A vrai dire il s’en moque le petit homme. Il saigne. Il ne sait pas d’où s’échappe sa vie mais il sait que cette fois il ne réchappera pas de cet excès brutal de cuivre enfoncé dans son corps.
Alors il pense, il oublie la boue retournée et propulsée qui déjà le recouvre à moitié. Il souffle et chuinte par les trous percés dans ses poumons, il crache et tousse, il souffre aussi. Cette douleur brulante dans sa poitrine, il ne l’avait pas avant, c’est sur. Les doigts poisseux de liqueurs corporelles incertaines, les siennes, cela il le voit.
Il pleure aussi, tiens oui, pourquoi ?
Il est déjà vieux le petit soldat, près de trente ans, c’est vieux pour un petit soldat. Quatre ans qu’il patauge, court, roule en boule, esquive, sue, de trouille souvent. Mais là, il est calme, il est serein, la guerre l’a oublié, enfin pas toute la guerre.
La mort est là sous son arbre, le seul encore intact sur le champ de bataille. C’est un arbre que rien n’abat, pas celui de la vie, non, celui de la mort, éternelle, belle, sensuelle elle n’a rien à voir avec ces icônes faucheuses.

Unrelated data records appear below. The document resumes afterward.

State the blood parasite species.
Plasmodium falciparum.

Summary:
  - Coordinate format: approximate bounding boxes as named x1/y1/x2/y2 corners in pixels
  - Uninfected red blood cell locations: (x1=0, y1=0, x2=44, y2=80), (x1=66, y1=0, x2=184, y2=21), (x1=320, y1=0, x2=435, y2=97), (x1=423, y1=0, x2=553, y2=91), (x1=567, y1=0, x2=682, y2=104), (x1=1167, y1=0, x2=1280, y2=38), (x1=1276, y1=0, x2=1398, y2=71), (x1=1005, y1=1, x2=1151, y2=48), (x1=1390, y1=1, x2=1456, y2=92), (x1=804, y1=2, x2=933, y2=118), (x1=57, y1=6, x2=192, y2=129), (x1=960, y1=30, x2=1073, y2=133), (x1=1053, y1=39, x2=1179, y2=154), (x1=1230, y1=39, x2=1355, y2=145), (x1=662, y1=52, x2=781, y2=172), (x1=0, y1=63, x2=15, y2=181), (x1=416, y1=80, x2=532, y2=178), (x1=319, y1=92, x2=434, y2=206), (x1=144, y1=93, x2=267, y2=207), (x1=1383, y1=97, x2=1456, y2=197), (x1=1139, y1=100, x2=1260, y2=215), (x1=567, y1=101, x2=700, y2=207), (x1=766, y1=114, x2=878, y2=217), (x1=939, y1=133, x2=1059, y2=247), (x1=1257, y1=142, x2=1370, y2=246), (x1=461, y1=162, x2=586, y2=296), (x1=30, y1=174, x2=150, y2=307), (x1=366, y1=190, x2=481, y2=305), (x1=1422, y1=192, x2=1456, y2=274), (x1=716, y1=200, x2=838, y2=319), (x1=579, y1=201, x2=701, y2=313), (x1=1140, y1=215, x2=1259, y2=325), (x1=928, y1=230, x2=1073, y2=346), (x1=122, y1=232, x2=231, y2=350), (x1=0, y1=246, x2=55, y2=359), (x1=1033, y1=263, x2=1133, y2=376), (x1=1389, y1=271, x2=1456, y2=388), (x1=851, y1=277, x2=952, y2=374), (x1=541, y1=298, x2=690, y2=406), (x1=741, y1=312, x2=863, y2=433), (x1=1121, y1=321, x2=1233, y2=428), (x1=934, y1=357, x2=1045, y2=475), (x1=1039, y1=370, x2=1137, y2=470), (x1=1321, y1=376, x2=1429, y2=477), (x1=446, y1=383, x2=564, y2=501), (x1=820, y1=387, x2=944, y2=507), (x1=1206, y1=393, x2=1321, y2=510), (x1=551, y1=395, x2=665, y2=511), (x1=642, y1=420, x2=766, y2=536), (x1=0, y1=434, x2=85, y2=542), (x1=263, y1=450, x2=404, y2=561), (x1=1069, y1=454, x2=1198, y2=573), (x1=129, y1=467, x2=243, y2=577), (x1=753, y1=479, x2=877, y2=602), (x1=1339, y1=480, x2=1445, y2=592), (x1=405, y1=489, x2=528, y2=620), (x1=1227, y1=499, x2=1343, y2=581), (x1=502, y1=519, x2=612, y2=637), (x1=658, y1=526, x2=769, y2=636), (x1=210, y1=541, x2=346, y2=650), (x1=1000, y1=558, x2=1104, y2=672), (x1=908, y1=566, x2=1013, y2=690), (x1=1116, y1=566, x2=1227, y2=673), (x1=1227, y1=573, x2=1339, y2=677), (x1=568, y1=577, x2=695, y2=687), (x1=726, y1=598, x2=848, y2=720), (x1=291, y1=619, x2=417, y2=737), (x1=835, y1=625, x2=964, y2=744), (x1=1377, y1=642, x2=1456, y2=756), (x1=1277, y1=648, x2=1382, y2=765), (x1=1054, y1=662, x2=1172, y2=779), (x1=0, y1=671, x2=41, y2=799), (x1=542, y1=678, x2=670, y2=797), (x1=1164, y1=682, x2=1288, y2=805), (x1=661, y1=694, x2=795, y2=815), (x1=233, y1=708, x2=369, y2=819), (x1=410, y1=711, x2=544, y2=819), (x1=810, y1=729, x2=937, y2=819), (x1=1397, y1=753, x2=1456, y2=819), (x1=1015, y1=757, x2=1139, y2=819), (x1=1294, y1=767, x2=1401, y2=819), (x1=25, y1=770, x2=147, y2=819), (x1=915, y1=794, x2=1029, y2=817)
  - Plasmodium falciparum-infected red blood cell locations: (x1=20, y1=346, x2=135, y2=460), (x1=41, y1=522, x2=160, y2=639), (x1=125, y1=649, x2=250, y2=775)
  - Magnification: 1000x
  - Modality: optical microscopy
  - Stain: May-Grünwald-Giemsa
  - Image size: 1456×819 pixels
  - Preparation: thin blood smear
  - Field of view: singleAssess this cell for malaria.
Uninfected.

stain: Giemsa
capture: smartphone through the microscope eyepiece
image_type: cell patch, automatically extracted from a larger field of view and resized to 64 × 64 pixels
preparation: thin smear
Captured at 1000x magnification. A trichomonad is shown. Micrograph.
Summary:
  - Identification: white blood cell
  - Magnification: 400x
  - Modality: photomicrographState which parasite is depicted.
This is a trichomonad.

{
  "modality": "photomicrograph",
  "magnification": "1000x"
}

Le petit soldat la hèle, il l’appelle mais là pour l’instant elle est avec un autre, infidèle maitresse qu’on ne voit qu’une fois mais qui déjà vous délaisse.
Il l’appelle encore. C’est qu’elle ressemble tant à Amandine.
Amandine, si loin, derrière, à l’arrière, Amandine épargnée surement, inquiète aussi. Amandine qui n’a pas souri quand le petit soldat a été décoré pour être le « Plus vieux petit soldat du front » ! Amandine n’a pas l’humour masculin.
Petit soldat l’appelle encore. Alors la mort embrasse son autre amant puis le regarde. Moi? dit-elle feignant la surprise. Oui Amandine, dit le petit soldat qui sourit et écarte ses bras.
Viens ! Une dernière fois aime moi, pense à moi, sois en moi, enlace moi de ton corps qui sent le cèdre frais, le citron piquant.
La mort n’aime pas quitter son arbre, elle craint la vie et redoute le bonheur.
Viens petit soldat, tu peux le faire dit-elle ce n’est rien, c’est ton cœur, viens!
Alors il se traine, écarte la boue de son corps, rampe dans le sang, la glaire, la chair. Il est là désormais à l’ombre fraiche de l’arbre de l’éternité. Il va bien. Amandine aussi est là, oui c’est elle, mais comment a t-elle fait pour savoir? Comment a t-elle fait pour venir si vite, d’aussi loin, sans question?
Elle le regarde et son regard est charmant, infini, vert, comme le lac de leur rencontre. Petit soldat étend son bras, tend sa main, la touche, presque, elle n’est plus très loin.
La mort se penche mais se retourne, là-bas plus loin en plein soleil, dans un trou puant un jeune soldat l’appelle, elle le regarde et l’on pourrait croire qu’Amandine est partie.
Elle lui sourit, lui dit « attend ton tour » bien gentiment et que bien sur elle pense à lui.
Elle approche son beau visage de petit soldat, l’embrasse avec fougue et l’emmène.